TASK DIRECTIONS ->
Arrange every line of the items below as a Markdown table with the columns Row and Line, numbering each row and omitting blank lines.

EXERCISE MATERIAL ->
[start]

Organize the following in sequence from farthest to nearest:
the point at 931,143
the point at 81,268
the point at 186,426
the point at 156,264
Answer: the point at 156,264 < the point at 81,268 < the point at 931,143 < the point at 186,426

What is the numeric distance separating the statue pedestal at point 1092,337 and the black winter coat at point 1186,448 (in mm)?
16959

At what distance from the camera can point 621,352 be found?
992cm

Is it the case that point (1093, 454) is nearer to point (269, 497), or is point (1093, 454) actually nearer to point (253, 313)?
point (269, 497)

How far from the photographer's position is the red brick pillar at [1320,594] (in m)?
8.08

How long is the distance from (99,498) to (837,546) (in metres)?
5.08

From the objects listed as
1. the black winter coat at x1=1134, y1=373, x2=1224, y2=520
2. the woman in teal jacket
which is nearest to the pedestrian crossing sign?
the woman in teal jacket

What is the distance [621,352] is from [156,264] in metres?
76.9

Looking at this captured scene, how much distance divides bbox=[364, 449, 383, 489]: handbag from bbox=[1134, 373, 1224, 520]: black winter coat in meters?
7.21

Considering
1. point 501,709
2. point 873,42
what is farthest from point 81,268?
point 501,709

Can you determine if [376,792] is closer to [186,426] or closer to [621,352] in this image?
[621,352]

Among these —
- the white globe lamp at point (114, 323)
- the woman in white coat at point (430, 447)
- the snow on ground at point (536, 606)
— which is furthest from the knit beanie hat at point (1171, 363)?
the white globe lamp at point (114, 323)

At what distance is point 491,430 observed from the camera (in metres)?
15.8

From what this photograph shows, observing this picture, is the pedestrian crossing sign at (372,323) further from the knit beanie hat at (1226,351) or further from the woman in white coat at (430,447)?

[end]

REPLY TO THE TASK ->
| Row | Line |
|---|---|
| 1 | Organize the following in sequence from farthest to nearest: |
| 2 | the point at 931,143 |
| 3 | the point at 81,268 |
| 4 | the point at 186,426 |
| 5 | the point at 156,264 |
| 6 | Answer: the point at 156,264 < the point at 81,268 < the point at 931,143 < the point at 186,426 |
| 7 | What is the numeric distance separating the statue pedestal at point 1092,337 and the black winter coat at point 1186,448 (in mm)? |
| 8 | 16959 |
| 9 | At what distance from the camera can point 621,352 be found? |
| 10 | 992cm |
| 11 | Is it the case that point (1093, 454) is nearer to point (269, 497), or is point (1093, 454) actually nearer to point (253, 313)? |
| 12 | point (269, 497) |
| 13 | How far from the photographer's position is the red brick pillar at [1320,594] (in m)? |
| 14 | 8.08 |
| 15 | How long is the distance from (99,498) to (837,546) (in metres)? |
| 16 | 5.08 |
| 17 | From the objects listed as |
| 18 | 1. the black winter coat at x1=1134, y1=373, x2=1224, y2=520 |
| 19 | 2. the woman in teal jacket |
| 20 | which is nearest to the pedestrian crossing sign? |
| 21 | the woman in teal jacket |
| 22 | What is the distance [621,352] is from [156,264] in metres? |
| 23 | 76.9 |
| 24 | Looking at this captured scene, how much distance divides bbox=[364, 449, 383, 489]: handbag from bbox=[1134, 373, 1224, 520]: black winter coat in meters? |
| 25 | 7.21 |
| 26 | Considering |
| 27 | 1. point 501,709 |
| 28 | 2. point 873,42 |
| 29 | what is farthest from point 81,268? |
| 30 | point 501,709 |
| 31 | Can you determine if [376,792] is closer to [186,426] or closer to [621,352] in this image? |
| 32 | [621,352] |
| 33 | Among these — |
| 34 | - the white globe lamp at point (114, 323) |
| 35 | - the woman in white coat at point (430, 447) |
| 36 | - the snow on ground at point (536, 606) |
| 37 | — which is furthest from the knit beanie hat at point (1171, 363)? |
| 38 | the white globe lamp at point (114, 323) |
| 39 | At what distance is point 491,430 observed from the camera (in metres)? |
| 40 | 15.8 |
| 41 | From what this photograph shows, observing this picture, is the pedestrian crossing sign at (372,323) further from the knit beanie hat at (1226,351) or further from the woman in white coat at (430,447)? |